# what do I need for compressed C02?



## pyrrolin (Jan 11, 2012)

besides difffuser, drop checker and C02 tank what else do I need if I were to get http://www.aquariumsupplies.ca/regulator-p-798.html


----------



## Darkblade48 (Jan 28, 2008)

Please take a look at my pressurized CO2 article that I wrote (stickied in the equipment forums but also linked in my signature).

Also, on another note, I personally would not recommend that particular regulator you have linked as the needle valve is a bit floaty.


----------



## pyrrolin (Jan 11, 2012)

I am seriously considering a proper C02 system but its at least a couple months away and just starting research.

from what I can understand, I need a tank, regulator which controls the flow from the tank, not sure what needle valve is for, hose for c02 to geto the tank and a diffuser.

I am thinking I may be able to get some of the parts from a store that deals with brewing beer?

I have a low budget and just want to figure out how to get a system that will work well. It would be nice to be able to send it to a few different tanks.

I am in Kingston so your local stores can't really help me. I need to figure out what type of stuff I need and see if I can buy it locally or order online.

could I just replace the needle valve on the linked system? Or would that be pointless?


----------



## Darkblade48 (Jan 28, 2008)

pyrrolin said:


> I am seriously considering a proper C02 system but its at least a couple months away and just starting research.


It is a good investment!



pyrrolin said:


> from what I can understand, I need a tank, regulator which controls the flow from the tank, not sure what needle valve is for, hose for c02 to geto the tank and a diffuser.


As mentioned in my CO2 guide, the needle valve further reduces the pressure of the CO2 that is coming out from the regulator. We require "bubbles per second" rates, which is essentially negligible flow by regular standards.

There are other optional equipment that I wrote about as well, such as a bubble counter, drop checker, solenoid, etc.



pyrrolin said:


> I am thinking I may be able to get some of the parts from a store that deals with brewing beer?


Yes, but retail prices are usually quite expensive.

You can likely get a retail beer regulator from them for ~$100+

You can also obtain CO2 cylinders from them, but there are cheaper alternatives (again, listed in my CO2 article).



pyrrolin said:


> I have a low budget and just want to figure out how to get a system that will work well. It would be nice to be able to send it to a few different tanks.


What is your budget? Pressurized CO2 is a sizeable initial investment, but with the proper equipment and proper care (no dropping the equipment onto the floor please!), the equipment should easily last a life time. If you try to scrimp and save by buying cheaper equipment, you may find yourself spending more down the road to upgrade subpar equipment.



pyrrolin said:


> I am in Kingston so your local stores can't really help me. I need to figure out what type of stuff I need and see if I can buy it locally or order online.

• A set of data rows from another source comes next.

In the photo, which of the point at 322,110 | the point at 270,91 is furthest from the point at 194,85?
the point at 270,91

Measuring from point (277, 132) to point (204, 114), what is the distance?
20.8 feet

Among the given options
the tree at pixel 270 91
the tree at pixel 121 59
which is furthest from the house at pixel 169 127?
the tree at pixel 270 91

For regulators, check out beer making stores. For CO2 cylinders, you can check beer making stores, but also hydroponic stores. Needle valves you will likely have to look online. For the other optional parts, there are various sources.



pyrrolin said:


> could I just replace the needle valve on the linked system? Or would that be pointless?


You can do that as well, but a new needle valve would be at least $30 on top of the cost, so you might as well spend the extra money in the first place and get it right the first time around rather than buying a complete system, then spending time to look for a new needle valve, and then taking it apart, testing it, etc.

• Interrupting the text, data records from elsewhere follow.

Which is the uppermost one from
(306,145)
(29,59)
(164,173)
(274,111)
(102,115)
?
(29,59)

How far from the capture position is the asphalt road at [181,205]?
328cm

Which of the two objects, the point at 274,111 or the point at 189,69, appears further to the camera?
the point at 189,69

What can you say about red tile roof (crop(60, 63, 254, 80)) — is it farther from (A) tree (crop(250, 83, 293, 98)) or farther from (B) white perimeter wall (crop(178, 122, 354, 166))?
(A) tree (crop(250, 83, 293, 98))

On another note, keep an eye out for my for sale thread in the Buy and Sell subsection of these forums. I am currently building some regulator setups. More information can be found here as well:

http://gtaaquaria.com/forum/showthread.php?t=38868


----------



## pyrrolin (Jan 11, 2012)

I just skimmed your full C02 system post and it was the best explaination of the parts I have ever seen, I actually kinda get it now. This needs to be a sticky!

But one question, if I want to use the same tank and regulator for more than one aquarium, do I just have to get a brass splitter and a needle valve for each tank or what?


----------



## pyrrolin (Jan 11, 2012)

omg, it is a sticky in equipment, how did I miss that?


----------



## df001 (Nov 13, 2007)

pyrrolin said:


> I just skimmed your full C02 system post and it was the best explaination of the parts I have ever seen, I actually kinda get it now. This needs to be a sticky!
> 
> But one question, if I want to use the same tank and regulator for more than one aquarium, do I just have to get a brass splitter and a needle valve for each tank or what?

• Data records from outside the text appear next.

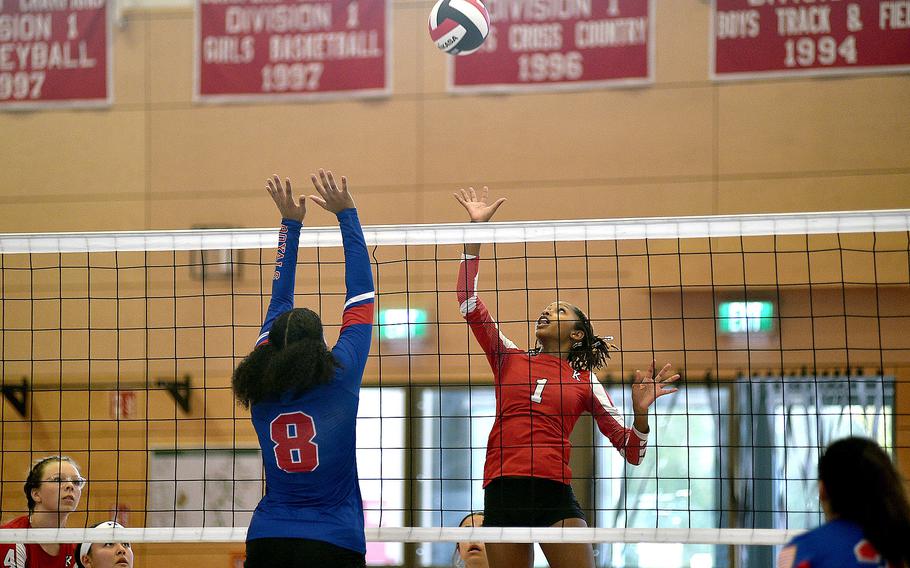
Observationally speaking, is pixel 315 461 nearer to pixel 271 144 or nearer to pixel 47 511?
pixel 47 511

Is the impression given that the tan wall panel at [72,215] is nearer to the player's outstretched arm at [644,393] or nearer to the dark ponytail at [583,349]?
the dark ponytail at [583,349]

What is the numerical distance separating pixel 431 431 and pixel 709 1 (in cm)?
417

Yeah exactly - you get a manifold, and a needlevalve/bubble counter for each one, if you're doing multiple tanks, I'd look into buying a larger tank, if your space permits a 20# tank will be cheaper in the long run.

I'll second darkblade84s' comment of take your time and spend your money wisely, else you'll be re-doing it later. also if you're not in a rush you can find some great deals on the forum.


----------



## Darkblade48 (Jan 28, 2008)

pyrrolin said:


> I just skimmed your full C02 system post and it was the best explaination of the parts I have ever seen, I actually kinda get it now. This needs to be a sticky!





pyrrolin said:


> omg, it is a sticky in equipment, how did I miss that?


It is a sticky 



pyrrolin said:


> But one question, if I want to use the same tank and regulator for more than one aquarium, do I just have to get a brass splitter and a needle valve for each tank or what?





df001 said:


> Yeah exactly - you get a manifold, and a needlevalve/bubble counter for each one, if you're doing multiple tanks, I'd look into buying a larger tank, if your space permits a 20# tank will be cheaper in the long run.
> 
> I'll second darkblade84s' comment of take your time and spend your money wisely, else you'll be re-doing it later. also if you're not in a rush you can find some great deals on the forum.


Yes, you will need to get a splitter (manifold) and then get multiple needle valves. You can also have two solenoids so that each aquarium can have its own controllable CO2, or you can just have one solenoid if you don't mind the schedule being the same for both aquariums.


----------



## pyrrolin (Jan 11, 2012)

Thanks! When the system is in the budget I will reread your post and go about building one. With luck it will be sooner rather than later.


----------